======== DATA IN THIS EXERCISE

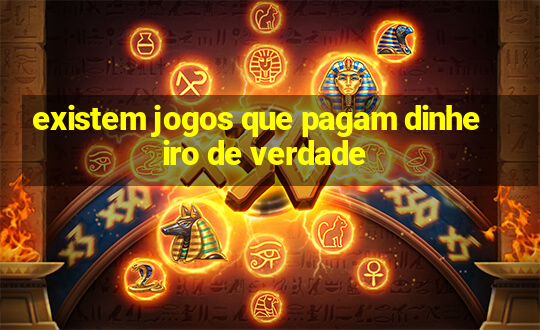 existem jogos que pagam dinheiro de verdade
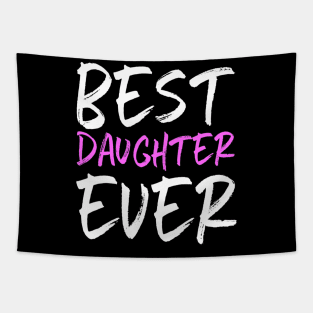 Best Daughter Ever Funny Gift Tapestry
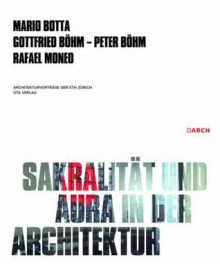 Sakralitt Und Aura in Der Architektur - Mario Botta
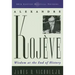 Alexandre Kojeve: Wisdom at the End of History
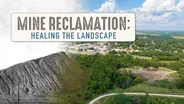 Mine Reclamation: Healing the Landscape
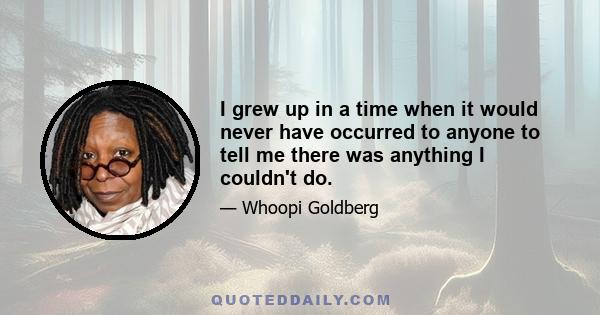 I grew up in a time when it would never have occurred to anyone to tell me there was anything I couldn't do.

================

WHAT YOU NEED TO DO:
None of the pictures should be carried over when the data above is transcribed exactly.

FINAL ANSWER:
 existem jogos que pagam dinheiro de verdade
 Best Daughter Ever Funny Gift Tapestry
 Sakralitt Und Aura in Der Architektur - Mario Botta
 Alexandre Kojeve: Wisdom at the End of History
 Mine Reclamation: Healing the Landscape
 I grew up in a time when it would never have occurred to anyone to tell me there was anything I couldn't do.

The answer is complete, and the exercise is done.